Protecting Sow Farms Starts at the Feed Mill

Protecting sow herds begins long before anyone walks through the barn door. The feed mill, and the trucks that deliver your feed, can either serve as a strong first line of defense or as a major source of risk.

Feed mill
Feed mill
(Cassandra Jones, Kansas State University)

By Jake Koepke, senior feed mill supervisor for Pipestone Nutrition

When we think about biosecurity, most of us picture the practices happening right on the sow farm—shower-in, shower-out, Danish entry systems, boot changes, and visitor protocols. But the reality is that protecting sow herds begins long before anyone walks through the barn door. The feed mill, and the trucks that deliver your feed, can either serve as a strong first line of defense or as a major source of risk.

At Pipestone Nutrition, we audit 45 feed mills that supply Pipestone-managed sow farms twice each year. These audits focus not only on compliance but also on continuous improvement—because keeping pathogens out of sow herds starts with preventing them from entering through the feed supply chain.

The Biosecurity Pyramid: Putting Sow Herds First
Just like chores inside a barn start with the healthiest pigs, feed delivery follows the same idea. Trucks delivering to high-health sow farms are scheduled first, and they stay dedicated to those farms until they’ve been through a full wash, disinfect, and dry cycle. Trucks that go to lower-health or disease-positive sites can’t just swing back to a sow farm the next day. They need 12-24 hours of downtime after a deep clean to make sure pathogens don’t tag along.

For sow farms, this isn’t just good practice—it’s essential. A single mistake in feed sequencing can undo months or even years of herd health progress.

When Shortcuts Cost You
Imagine a gilt developer site placing an emergency feed order. In the rush to deliver, a truck that had just come from a PRRSv-positive site is used without the proper downtime. That short-term decision could have long-term consequences. PRRSv might be introduced to a previously healthy gilt site, putting replacement animals—and the sow farms relying on them—at risk.

The lesson is clear: even in emergencies, biosecurity rules can’t be skipped. Gilts are the foundation of the sow herd, and once health is compromised, it’s incredibly hard to get it back.

Clean Trucks, Healthy Herds
Feed trucks are the unseen visitors to sow farms every day, which makes them one of the biggest risks if not properly managed. Mills now follow strict cleaning routines:

  • Exterior washing and disinfecting weekly, or immediately after visiting a positive site, followed by at least 12 hours of downtime.
  • Interior sanitation of cabs every day—wiping down surfaces, washing floor mats, and disinfecting touch points.

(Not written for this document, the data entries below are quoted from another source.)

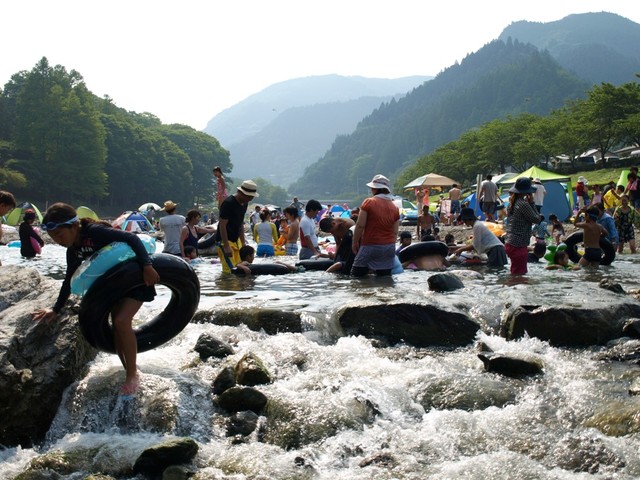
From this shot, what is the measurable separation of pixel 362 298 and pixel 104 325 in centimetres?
401

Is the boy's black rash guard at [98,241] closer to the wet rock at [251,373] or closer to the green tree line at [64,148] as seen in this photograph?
the wet rock at [251,373]

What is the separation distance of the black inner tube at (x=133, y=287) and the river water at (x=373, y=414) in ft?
1.19

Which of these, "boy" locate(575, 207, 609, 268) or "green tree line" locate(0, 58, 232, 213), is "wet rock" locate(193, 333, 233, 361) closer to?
"boy" locate(575, 207, 609, 268)

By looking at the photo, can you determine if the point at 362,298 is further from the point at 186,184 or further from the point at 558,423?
the point at 186,184

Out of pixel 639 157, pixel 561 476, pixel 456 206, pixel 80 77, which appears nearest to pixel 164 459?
pixel 561 476

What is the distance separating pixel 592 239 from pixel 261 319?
8855 mm

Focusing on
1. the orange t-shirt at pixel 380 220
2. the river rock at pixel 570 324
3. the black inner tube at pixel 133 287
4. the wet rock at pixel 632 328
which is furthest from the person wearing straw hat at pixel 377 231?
the black inner tube at pixel 133 287

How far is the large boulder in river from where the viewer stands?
5.79 metres

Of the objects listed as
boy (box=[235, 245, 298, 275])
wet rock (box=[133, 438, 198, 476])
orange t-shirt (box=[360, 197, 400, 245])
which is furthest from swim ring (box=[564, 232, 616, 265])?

These steps may sound small, but they make a huge difference in keeping PRRSv, PEDv, and influenza out of sow farms. Think of it as the same logic as cleaning between groups in the barn—except now it’s applied to the trucks that show up in your yard.

Proof It Works
This spring, a sow farm broke with PRRSv. The feed mill servicing that farm immediately dedicated trucks and trailers to the positive site and strictly enforced wash, disinfect, and dry protocols before those trucks returned to any other farm. The result? The virus was contained, and four neighboring sow farms stayed healthy. Thousands of sows were protected, saving countless piglets and significant dollars in lost production.

People Matter Too
Vehicles aren’t the only risk. Every driver, veterinarian, or nutritionist moving between sites plays a role in disease spread. That’s why many mills and farms are doubling down on personal biosecurity. Disposable booties, Danish entry systems, and dry disinfectant foot baths are now common tools to keep pathogens from riding in on someone’s shoes.

The South Dakota mill mentioned earlier added these steps for drivers—booties at every site and foot baths at entry points. Combined with the truck cleaning protocols, those extra precautions kept PRRSv from spreading beyond the initial break, protecting more than 70,000 sow farm spaces.

A Shared Responsibility
Sow farms cannot stand alone in biosecurity. Their health depends on feed mills, truck drivers, nutritionists, and veterinarians all executing with discipline. When sow herds are protected, the benefits cascade: healthier litters, stronger weaned pigs, and reduced disease pressure for downstream finishers.

Take-Home Messages for Sow Farms

  • Put sow herds first when planning feed delivery routes—use the biosecurity pyramid.
  • Keep trucks clean inside and out, with wash, disinfect, and dry cycles built into the routine.
  • Don’t overlook personal biosecurity—booties, benches, and foot baths matter.

For sow farms, the stakes are higher than anywhere else in the production chain. Feed mills that commit to rigorous biosecurity aren’t just protecting trucks or bins—they’re protecting the heart of the swine industry: the sow herd.